Following Bakken swap, Denbury appears committed to convey value with buybacks

Last week, Exxon Mobil Corp. and Denbury Resources signed an agreement that saw the companies swap assets. Exxon increases its production acreage in the Bakken Shale and Denbury increases its CO2 enhanced oil recovery efforts.

The deal was positively received by the market, and the framework is understood, noted Tim Rezvan, an analyst with Sterne Agee, but uncertainties remain.

“In exchange for selling its Williston Basin properties to ExxonMobil, Denbury is receiving $1.6 billion of cash (pretax) and two EOR properties. The company may also purchase a minority interest in ExxonMobil's CO2 reserves from the LaBarge Field in Wyoming. However, uncertainties remain. If Denbury purchases CO2 reserves, it will pay for them from the $1.6 billion in cash, reducing the cash in the door and the cash leakage to taxes. If Denbury can find other assets that qualify as a like-kind exchange, it would swap into those to further reduce its cash proceeds and tax leakage, although this option appears unlikely to materially impact the cash received,” he said in a note to investors Monday.

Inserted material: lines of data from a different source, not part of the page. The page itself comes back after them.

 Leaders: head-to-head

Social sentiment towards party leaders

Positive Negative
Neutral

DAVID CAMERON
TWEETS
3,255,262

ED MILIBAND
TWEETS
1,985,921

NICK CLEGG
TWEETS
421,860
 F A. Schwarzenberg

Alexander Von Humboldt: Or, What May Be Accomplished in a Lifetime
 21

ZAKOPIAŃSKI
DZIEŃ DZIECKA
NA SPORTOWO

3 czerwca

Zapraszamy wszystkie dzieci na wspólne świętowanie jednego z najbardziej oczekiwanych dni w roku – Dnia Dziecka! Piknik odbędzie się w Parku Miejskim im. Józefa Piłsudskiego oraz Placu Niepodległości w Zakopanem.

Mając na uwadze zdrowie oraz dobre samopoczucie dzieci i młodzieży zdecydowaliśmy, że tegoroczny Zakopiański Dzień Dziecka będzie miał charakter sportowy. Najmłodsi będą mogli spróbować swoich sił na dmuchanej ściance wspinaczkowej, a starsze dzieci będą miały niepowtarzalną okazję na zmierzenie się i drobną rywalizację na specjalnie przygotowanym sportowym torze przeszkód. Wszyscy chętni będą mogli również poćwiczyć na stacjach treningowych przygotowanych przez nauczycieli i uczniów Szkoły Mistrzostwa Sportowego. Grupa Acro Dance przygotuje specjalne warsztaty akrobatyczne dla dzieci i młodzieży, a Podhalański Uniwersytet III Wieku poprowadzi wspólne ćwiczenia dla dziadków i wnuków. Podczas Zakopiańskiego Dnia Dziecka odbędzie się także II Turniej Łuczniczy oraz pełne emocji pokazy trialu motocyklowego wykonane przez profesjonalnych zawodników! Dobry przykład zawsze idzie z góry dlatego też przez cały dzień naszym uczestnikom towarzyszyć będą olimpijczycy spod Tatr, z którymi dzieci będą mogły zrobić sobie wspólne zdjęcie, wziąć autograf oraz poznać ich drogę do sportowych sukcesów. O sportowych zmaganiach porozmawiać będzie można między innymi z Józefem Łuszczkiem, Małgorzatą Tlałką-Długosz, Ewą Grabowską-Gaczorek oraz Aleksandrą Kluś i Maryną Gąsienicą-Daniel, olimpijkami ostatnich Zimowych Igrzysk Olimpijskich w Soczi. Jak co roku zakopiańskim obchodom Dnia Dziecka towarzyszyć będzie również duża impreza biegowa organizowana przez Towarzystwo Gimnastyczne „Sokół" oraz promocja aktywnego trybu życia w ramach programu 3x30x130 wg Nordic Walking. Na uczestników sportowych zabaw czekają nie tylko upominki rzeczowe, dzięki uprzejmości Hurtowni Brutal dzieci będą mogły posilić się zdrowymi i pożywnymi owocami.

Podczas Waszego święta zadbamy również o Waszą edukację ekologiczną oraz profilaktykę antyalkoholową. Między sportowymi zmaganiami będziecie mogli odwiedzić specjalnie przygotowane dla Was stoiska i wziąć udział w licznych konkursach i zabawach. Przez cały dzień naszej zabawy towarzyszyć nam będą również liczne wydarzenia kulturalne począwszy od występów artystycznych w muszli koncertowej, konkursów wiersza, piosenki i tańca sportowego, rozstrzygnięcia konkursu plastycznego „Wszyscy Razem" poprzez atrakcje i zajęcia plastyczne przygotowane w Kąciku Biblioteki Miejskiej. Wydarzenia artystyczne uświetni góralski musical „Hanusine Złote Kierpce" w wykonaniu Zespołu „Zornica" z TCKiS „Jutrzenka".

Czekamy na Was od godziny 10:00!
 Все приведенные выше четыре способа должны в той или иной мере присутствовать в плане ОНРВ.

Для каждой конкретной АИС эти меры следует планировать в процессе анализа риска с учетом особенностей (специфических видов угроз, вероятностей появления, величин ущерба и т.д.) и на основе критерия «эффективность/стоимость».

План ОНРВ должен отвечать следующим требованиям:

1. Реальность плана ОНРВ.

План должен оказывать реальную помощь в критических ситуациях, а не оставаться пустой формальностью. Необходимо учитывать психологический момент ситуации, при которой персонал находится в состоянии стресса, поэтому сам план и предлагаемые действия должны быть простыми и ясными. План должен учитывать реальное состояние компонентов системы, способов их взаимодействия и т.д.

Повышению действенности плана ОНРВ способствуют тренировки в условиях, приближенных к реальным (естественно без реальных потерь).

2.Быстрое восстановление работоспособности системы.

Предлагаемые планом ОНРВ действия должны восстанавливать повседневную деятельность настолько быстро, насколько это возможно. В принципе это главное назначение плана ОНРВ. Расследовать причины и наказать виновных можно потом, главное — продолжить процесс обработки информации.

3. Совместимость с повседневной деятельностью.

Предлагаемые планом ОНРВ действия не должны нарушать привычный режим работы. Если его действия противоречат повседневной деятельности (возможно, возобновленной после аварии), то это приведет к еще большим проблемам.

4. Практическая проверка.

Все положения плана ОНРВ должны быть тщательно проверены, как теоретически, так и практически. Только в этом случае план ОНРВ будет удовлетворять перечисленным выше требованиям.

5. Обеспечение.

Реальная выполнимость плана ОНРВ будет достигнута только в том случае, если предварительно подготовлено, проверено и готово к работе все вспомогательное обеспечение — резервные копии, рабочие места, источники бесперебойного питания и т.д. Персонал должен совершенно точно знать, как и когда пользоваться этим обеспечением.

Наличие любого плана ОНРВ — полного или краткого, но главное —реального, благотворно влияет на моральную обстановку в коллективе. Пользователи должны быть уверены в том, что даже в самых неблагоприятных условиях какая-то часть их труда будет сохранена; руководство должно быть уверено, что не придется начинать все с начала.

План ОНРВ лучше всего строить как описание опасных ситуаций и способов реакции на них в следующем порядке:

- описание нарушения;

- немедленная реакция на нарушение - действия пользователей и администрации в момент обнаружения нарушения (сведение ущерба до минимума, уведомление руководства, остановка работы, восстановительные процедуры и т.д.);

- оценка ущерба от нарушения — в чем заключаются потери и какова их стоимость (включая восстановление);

“Denbury has not yet allocated cash it is likely to receive at year-end. However, the company appears committed to re-initiate a share buyback program of at least $300 million (4.4% of shares outstanding), and may pay down a portion of the $520 million of borrowings on its credit facility. With net debt/book cap of 37% as of June 30, we believe Denbury is at the upper end of, but not above, its comfort zone, and we believe the buybacks convey a powerful message to investors about value,” Rezvan noted.

The Plano, TX-based company has $305 million outstanding on its $500 million buyback authorization, and with an enterprise value of $9.7 billion ( 92% of year-end 2011 PV-10 of $10.6 billion), Rezvan believes additional buybacks make sense.

“We believe share buybacks are still warranted on a pro forma PV-10 basis, with the Bakken sale impact (-$1.5 billion) more than offset by reserve additions at Hastings (+$1.05 billion), Oyster Bayou ($0.5 billion) and the new properties,” he continued.